The cable news network announced July 6 that it will reshuffle its prime time lineup (again), making Anderson Cooper 360 its flagship program with a move to 8 pm/ET (plus a second airing at its current 10 pm/ET time slot), starting August 8.
Cooper replaces In the Arena, the roundtable discussion show that was built from the ashes of Parker Spitzer. Eliot Spitzer, the former New York governor-turned-cable pundit, has been offered a contributing role at CNN but has not yet accepted.
CNN will also add an hour newscast that features its newest hire, Erin Burnett, at 7 pm/ET Burnett was popular with the business crowd who tuned in to her at CNBC, but her new program, set to launch in September, will have a general news focus. When she arrives, John King USA moves to 6 pm/ET while The Situation Room with Wolf Blitzer will run from 4 pm/ET to 6 pm/ET Piers Morgan Tonight remains at 9 pm/ET with a repeat at midnight.
"It underscores a commitment to quality journalism," Ken Jautz, executive vice president CNN/U.S. tells TV Guide Magazine of the moves. "The shows not only provide reporting but have a view based on their reporting."
Jautz says Cooper's program has become much more than a straight newscast, with its "Keeping Them Honest" segments and deeper analysis on issues the anchor takes on (often breaking down false or outrageous statements made by politicians). "The show has much more of a point of view than it did before," he adds. "It's become much more energetic and edgy." Jautz says he believes Cooper could be a real alternative to Fox News, MSNBC and now Keith Olbermann on Current TV, which have a more politically partisan bent.
CNN will update the repeats of Anderson Cooper 360 and Erin Burnett's new program in the event of breaking news stories that extend into the night. "They will be freshened up whenever events warrant," says Jautz.

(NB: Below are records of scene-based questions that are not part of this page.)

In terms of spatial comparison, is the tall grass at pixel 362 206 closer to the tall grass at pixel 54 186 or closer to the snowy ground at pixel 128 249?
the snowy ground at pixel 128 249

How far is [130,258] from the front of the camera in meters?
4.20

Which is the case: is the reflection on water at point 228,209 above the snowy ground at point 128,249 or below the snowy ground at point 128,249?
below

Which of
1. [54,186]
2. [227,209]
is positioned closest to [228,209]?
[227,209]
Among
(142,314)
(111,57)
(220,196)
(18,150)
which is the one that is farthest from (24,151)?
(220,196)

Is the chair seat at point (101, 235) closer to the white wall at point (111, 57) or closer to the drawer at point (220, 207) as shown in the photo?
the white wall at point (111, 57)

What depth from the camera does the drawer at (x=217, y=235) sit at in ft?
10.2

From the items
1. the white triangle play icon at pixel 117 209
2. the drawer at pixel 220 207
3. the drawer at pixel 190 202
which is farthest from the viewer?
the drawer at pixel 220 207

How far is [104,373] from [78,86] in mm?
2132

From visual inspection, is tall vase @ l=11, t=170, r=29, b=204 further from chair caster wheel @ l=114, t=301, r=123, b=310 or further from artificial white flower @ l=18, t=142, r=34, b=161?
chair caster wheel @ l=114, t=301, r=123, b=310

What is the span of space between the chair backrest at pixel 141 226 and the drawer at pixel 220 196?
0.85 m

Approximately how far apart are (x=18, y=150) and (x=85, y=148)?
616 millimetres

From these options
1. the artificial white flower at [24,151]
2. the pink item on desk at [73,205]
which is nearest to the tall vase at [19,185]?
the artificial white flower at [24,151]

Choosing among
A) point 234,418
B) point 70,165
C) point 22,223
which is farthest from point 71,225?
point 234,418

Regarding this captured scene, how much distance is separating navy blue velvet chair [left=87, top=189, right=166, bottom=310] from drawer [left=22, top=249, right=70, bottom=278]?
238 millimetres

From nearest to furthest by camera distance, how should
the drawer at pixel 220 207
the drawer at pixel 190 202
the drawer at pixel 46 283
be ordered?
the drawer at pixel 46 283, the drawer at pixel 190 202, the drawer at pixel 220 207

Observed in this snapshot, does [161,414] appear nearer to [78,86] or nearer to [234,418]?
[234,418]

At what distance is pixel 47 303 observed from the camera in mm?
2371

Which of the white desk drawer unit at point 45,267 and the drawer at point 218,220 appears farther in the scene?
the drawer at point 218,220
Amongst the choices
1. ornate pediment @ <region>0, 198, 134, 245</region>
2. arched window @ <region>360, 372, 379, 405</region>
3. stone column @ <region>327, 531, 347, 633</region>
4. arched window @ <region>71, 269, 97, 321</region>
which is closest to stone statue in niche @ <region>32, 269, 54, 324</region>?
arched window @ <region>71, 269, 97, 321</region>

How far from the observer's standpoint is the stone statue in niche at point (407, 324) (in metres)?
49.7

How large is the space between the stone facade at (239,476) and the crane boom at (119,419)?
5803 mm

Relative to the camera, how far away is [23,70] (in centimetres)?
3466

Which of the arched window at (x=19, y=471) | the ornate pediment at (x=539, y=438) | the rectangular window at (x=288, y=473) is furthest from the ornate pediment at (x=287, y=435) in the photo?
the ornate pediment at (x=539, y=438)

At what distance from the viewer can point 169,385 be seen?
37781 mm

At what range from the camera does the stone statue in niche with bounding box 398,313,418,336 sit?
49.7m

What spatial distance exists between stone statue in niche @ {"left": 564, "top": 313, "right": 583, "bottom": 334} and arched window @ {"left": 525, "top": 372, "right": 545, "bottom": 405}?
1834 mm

Spitzer's original program, Parker Spitzer, was an attempt by CNN to tap into the popularity of political debate on cable in prime time, as evidenced by the success of The O'Reilly Factor and Hannity on Fox News Channel and the progressive lineup of hosts on MSNBC. But Parker Spitzer did little in the way of generating ratings or buzz for CNN, even after the network blew up the program, got rid of Kathleen Parker, and built the show around Spitzer. It was typically the lowest-rated cable news program of the night. Jautz did not want to discuss why Spitzer didn't click with the CNN audience except to say, "We think we can do better."
CNN has shown some ratings improvement this year, especially during coverage of major international stories like the uprising in Egypt and the killing of Osama bin Laden. But it still lags behind Fox News Channel. It was up 15 percent in prime time during the second quarter, averaging 685,000 viewers. Fox News Channel was the cable news leader with 1.8 million viewers, while MSNBC averaged 798,000 viewers.